On April 7, the Microsoft Bing team officially announced the open-source release of a new series of word embedding models called "Harrier," aiming to reshape the underlying logic of global search, retrieval, and AI agents. The Harrier series includes three different versions, with the flagship 27B model surpassing mainstream proprietary models such as OpenAI, Amazon, and Google Gemini in the multilingual MTEB v2 benchmark test, ranking first.

The technical foundation of this model demonstrates a high level of industrial standards: Harrier supports over 100 languages, with a context window of up to 32,000 tokens. In terms of training strategies, Microsoft not only used more than 2 billion real examples but also introduced synthetic data from GPT-5 for reinforcement. This combination of high-quality data gives Harrier a significant advantage in understanding complex contexts and handling long texts. In addition to the full version with 27 billion parameters, to adapt to different computing environments, Microsoft simultaneously released small parameter versions of 0.6B and 2.7B, and all are open-sourced on the Hugging Face platform under the MIT license.

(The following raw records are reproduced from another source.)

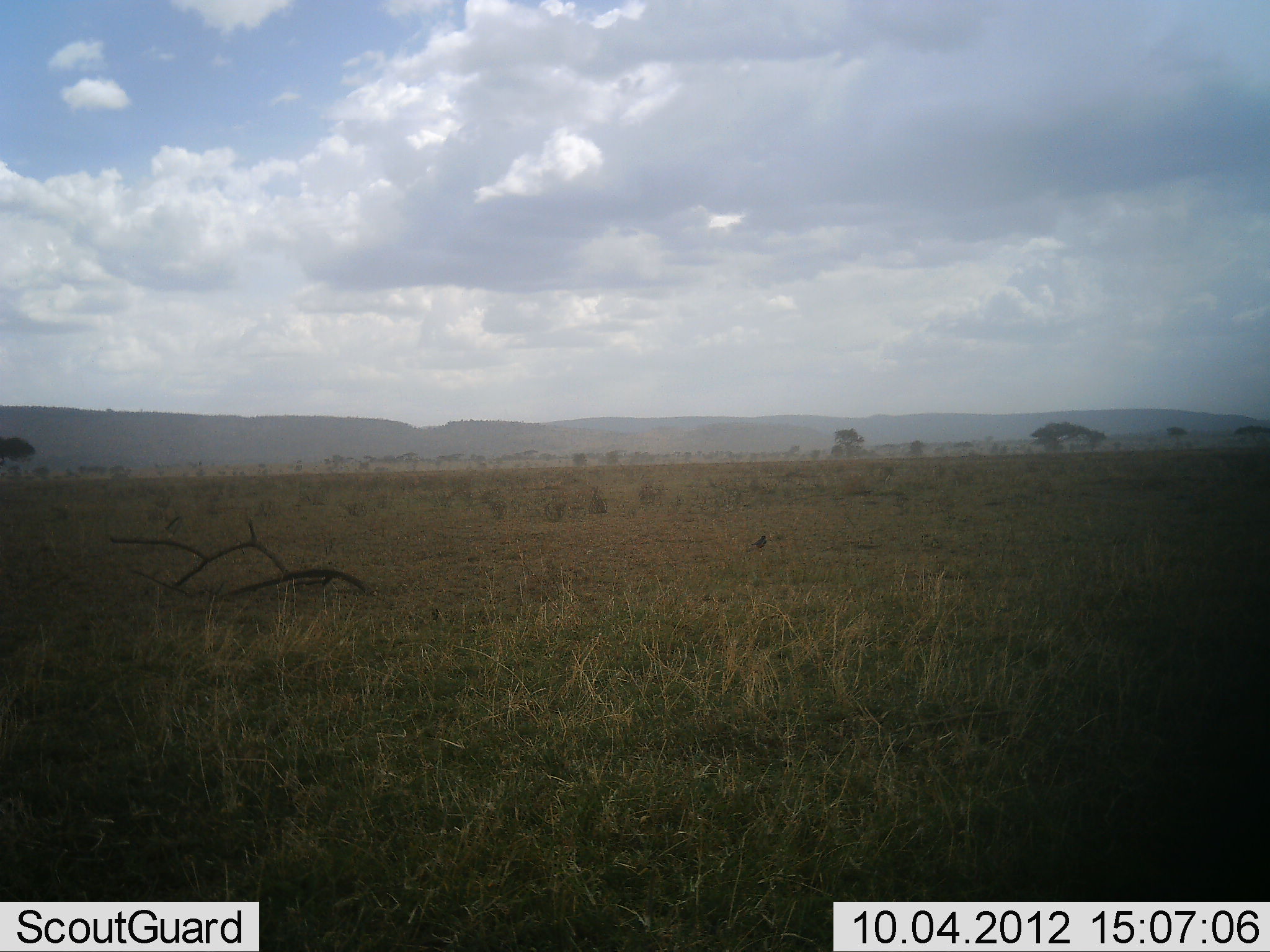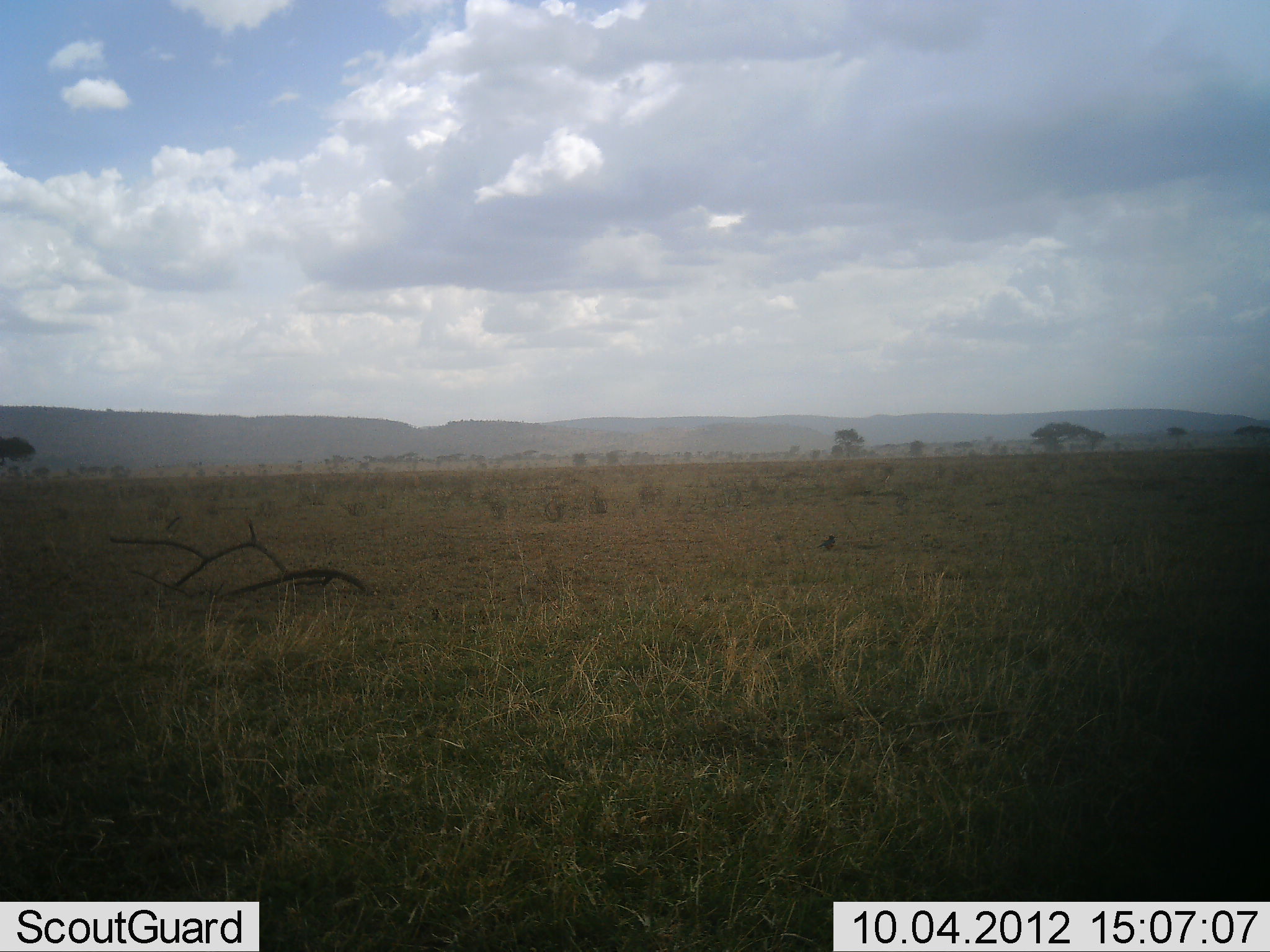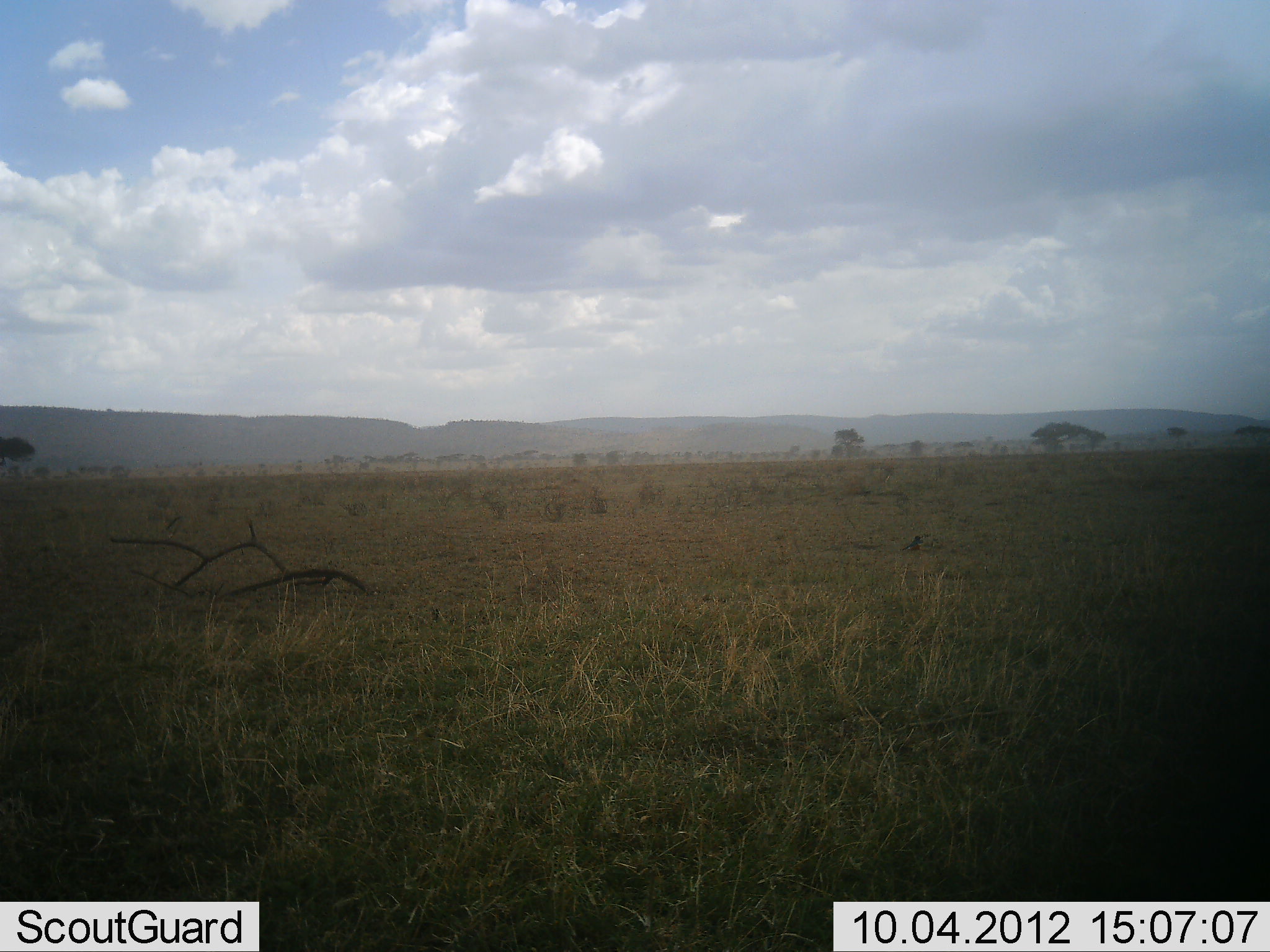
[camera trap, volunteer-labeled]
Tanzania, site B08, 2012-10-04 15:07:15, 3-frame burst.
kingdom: Animalia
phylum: Chordata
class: Aves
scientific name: Aves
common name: bird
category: otherbird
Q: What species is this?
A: Otherbird (bird) (Aves).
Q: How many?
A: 1.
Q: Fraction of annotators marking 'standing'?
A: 0%.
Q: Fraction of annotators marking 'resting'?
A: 0%.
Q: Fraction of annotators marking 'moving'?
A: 100%.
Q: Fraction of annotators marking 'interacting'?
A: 0%.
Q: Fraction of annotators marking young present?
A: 0%.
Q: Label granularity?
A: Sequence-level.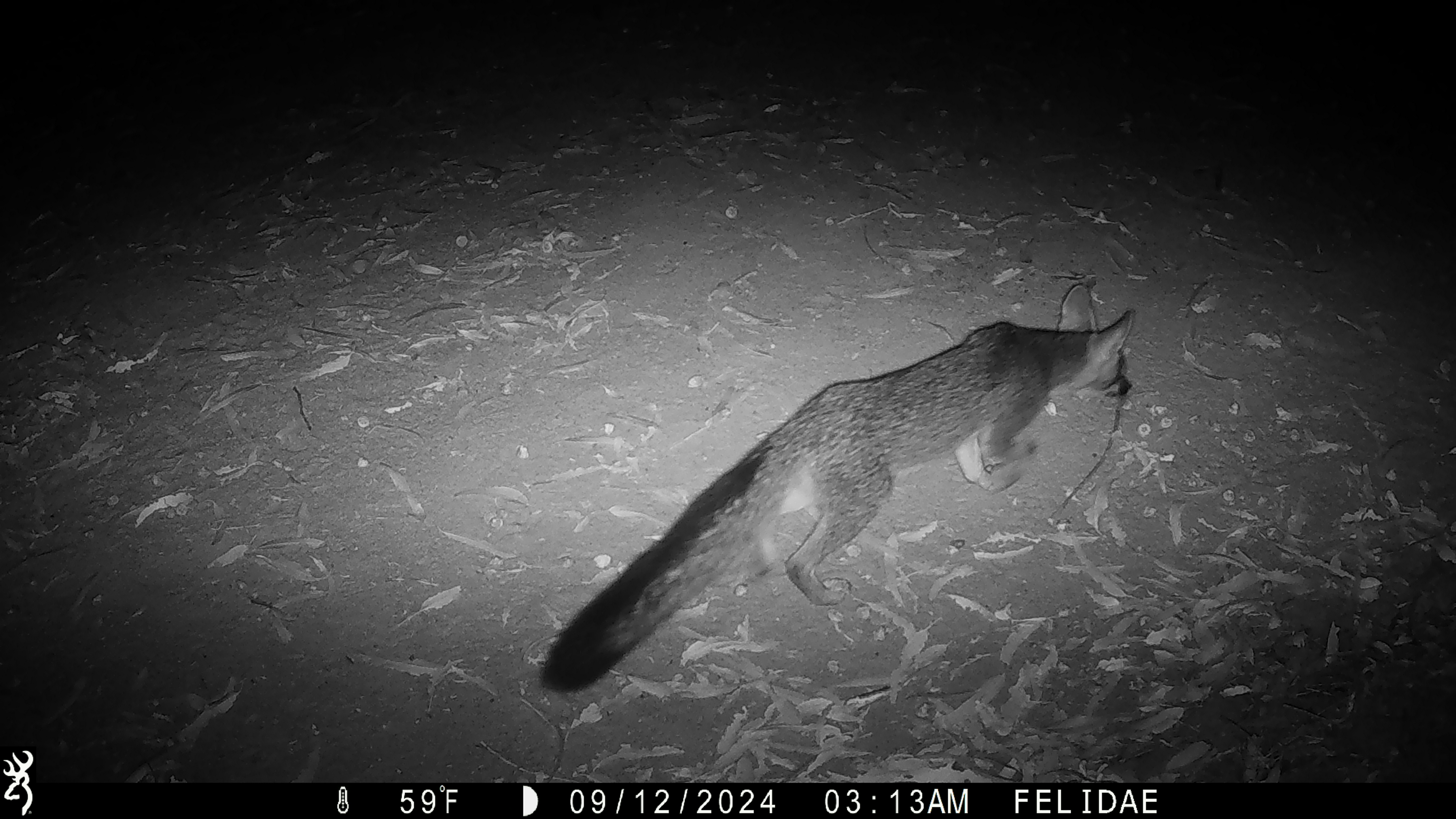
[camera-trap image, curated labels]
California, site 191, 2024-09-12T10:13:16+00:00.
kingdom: Animalia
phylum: Chordata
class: Mammalia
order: Carnivora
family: Canidae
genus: Urocyon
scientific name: Urocyon cinereoargenteus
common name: gray fox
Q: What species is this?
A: Gray fox (Urocyon cinereoargenteus).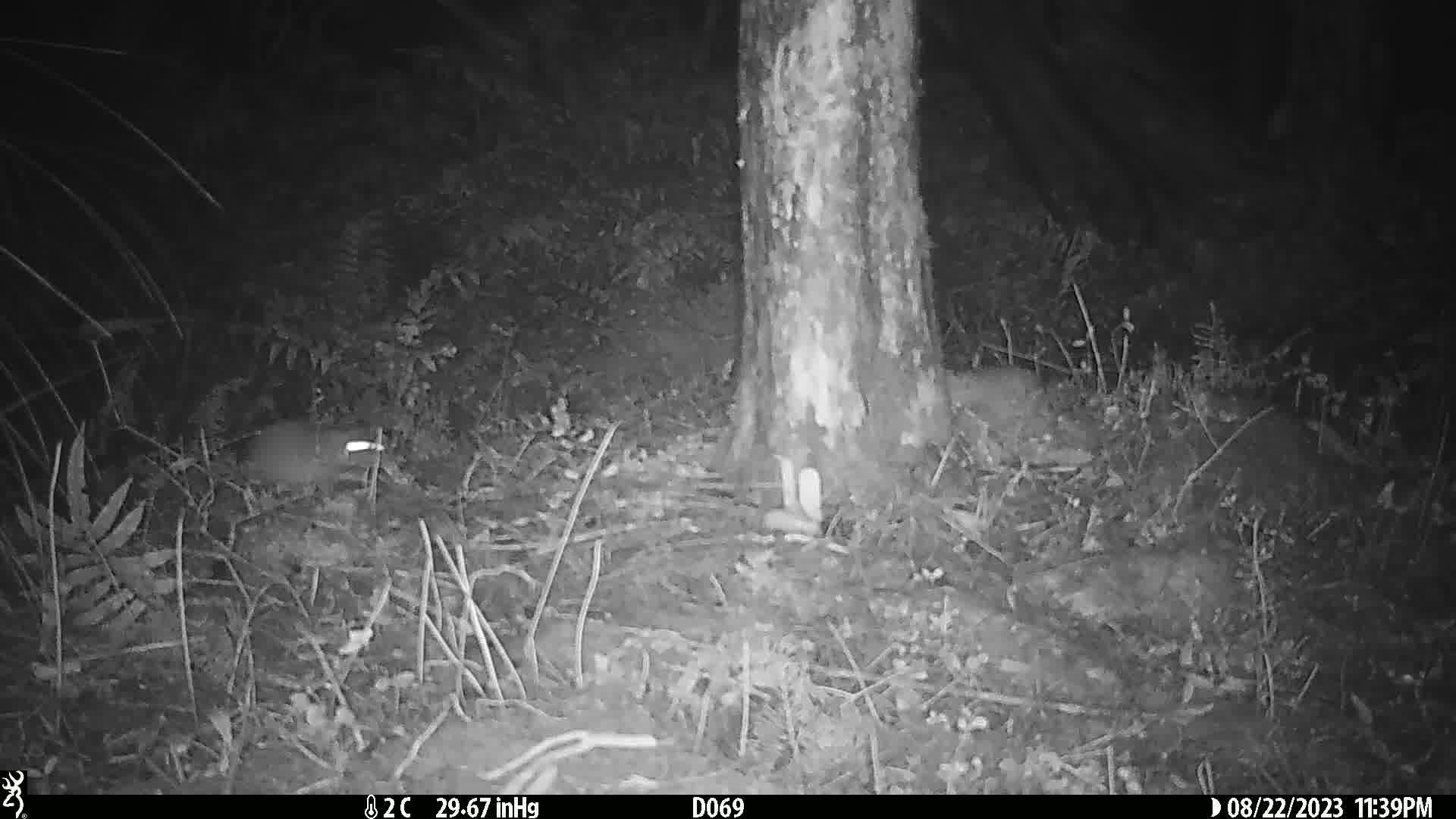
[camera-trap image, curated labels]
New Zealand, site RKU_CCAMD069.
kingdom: Animalia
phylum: Chordata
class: Mammalia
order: Rodentia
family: Muridae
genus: Rattus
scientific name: Rattus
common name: rat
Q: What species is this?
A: Rat (Rattus).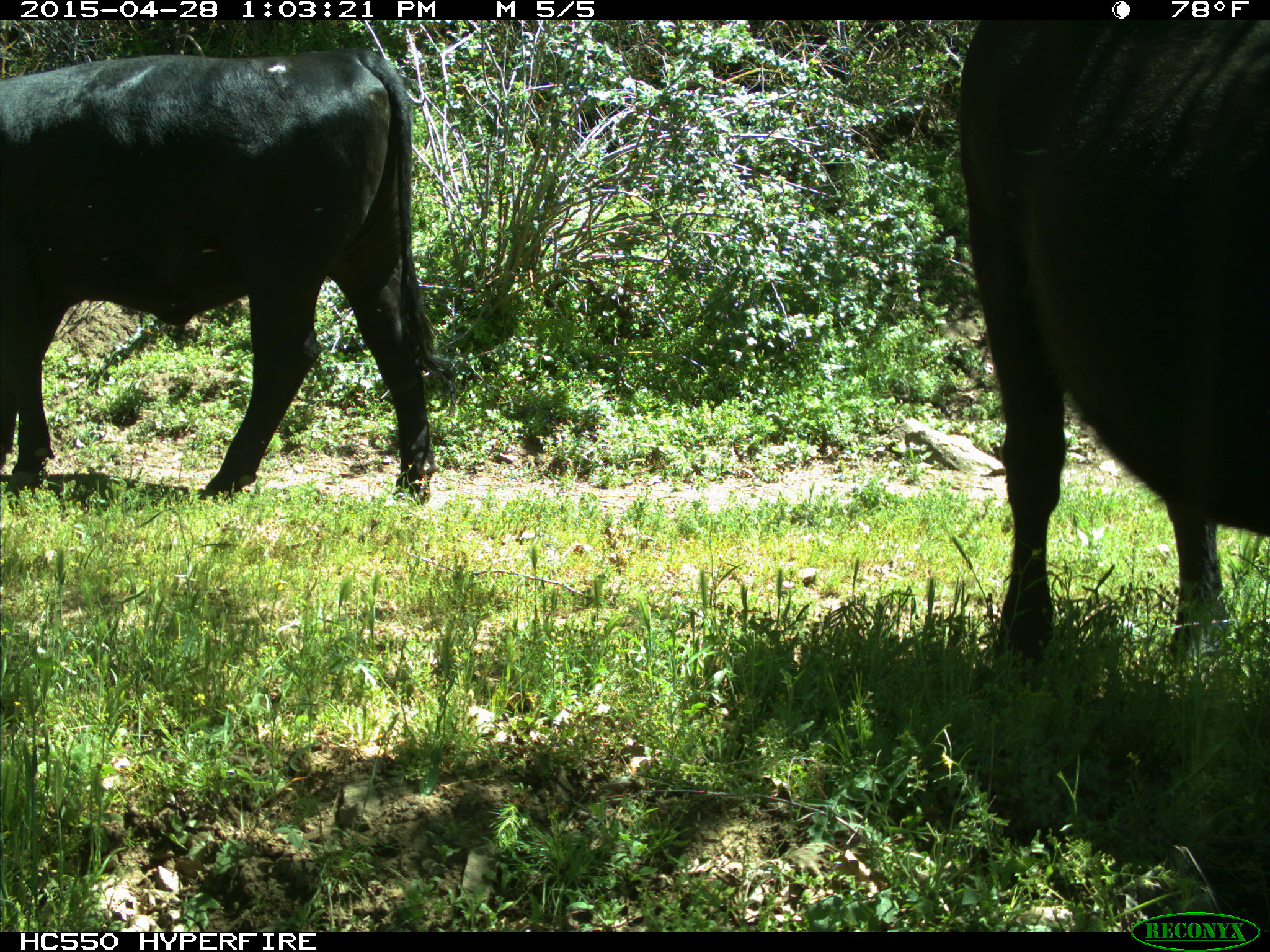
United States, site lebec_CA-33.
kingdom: Animalia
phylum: Chordata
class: Mammalia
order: Artiodactyla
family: Bovidae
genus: Bos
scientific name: Bos taurus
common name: domestic cow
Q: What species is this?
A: Bos taurus (domestic cow).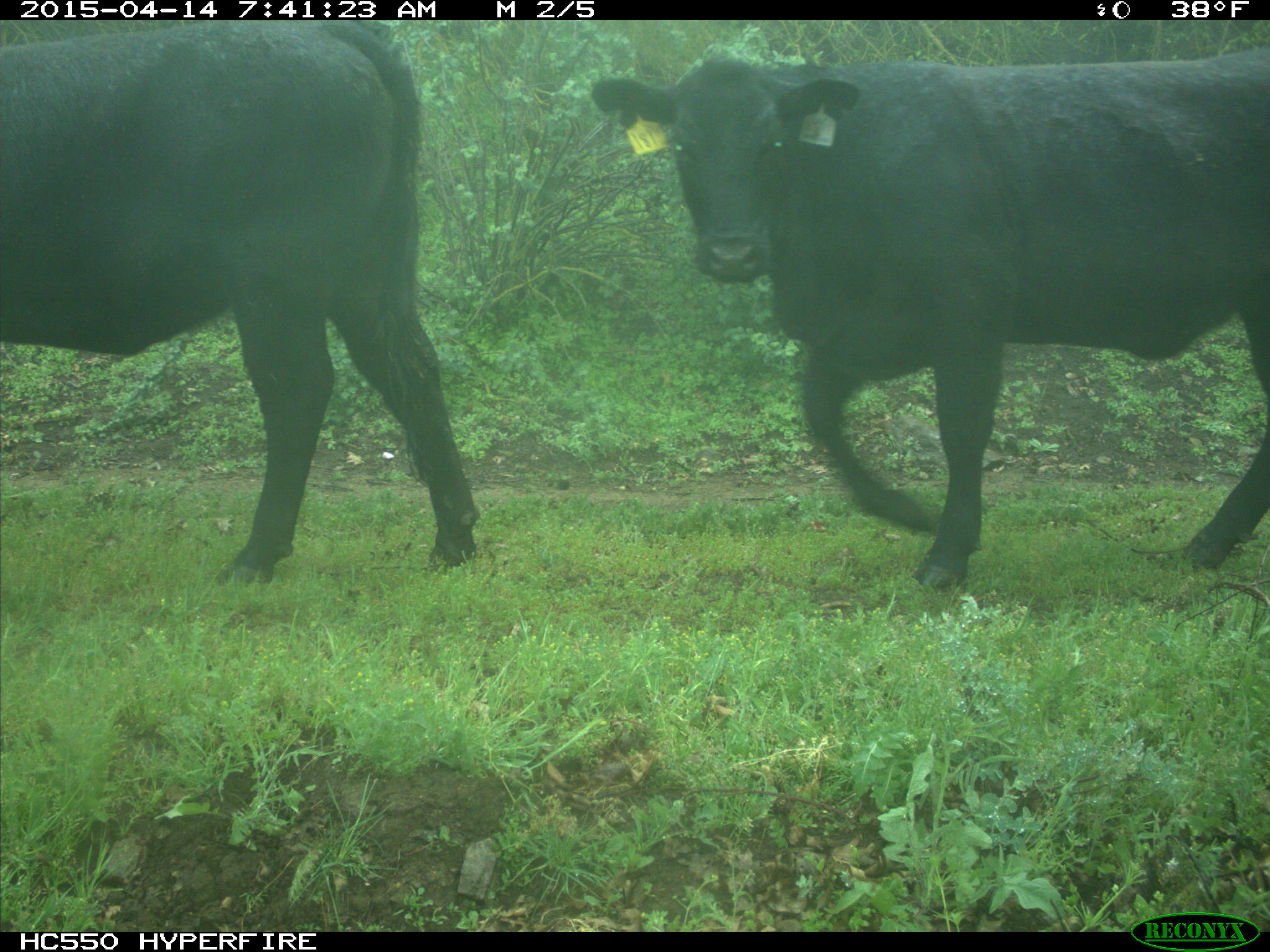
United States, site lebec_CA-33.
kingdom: Animalia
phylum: Chordata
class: Mammalia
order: Artiodactyla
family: Bovidae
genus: Bos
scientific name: Bos taurus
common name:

Embedding models are a key technology for organizing and retrieving information in AI systems, and their performance directly determines the accuracy of RAG (Retrieval-Augmented Generation) systems. Microsoft plans to deeply integrate this technology into the Bing search engine and new AI agent ground services. As artificial intelligence gradually moves toward autonomous multi-step tasks, the open sourcing of Harrier not only provides developers with a high-performance alternative to proprietary models but also marks a stage-wise breakthrough of the open-source ecosystem in semantic representation capabilities, further accelerating the deployment of AI agents in global multilingual environments.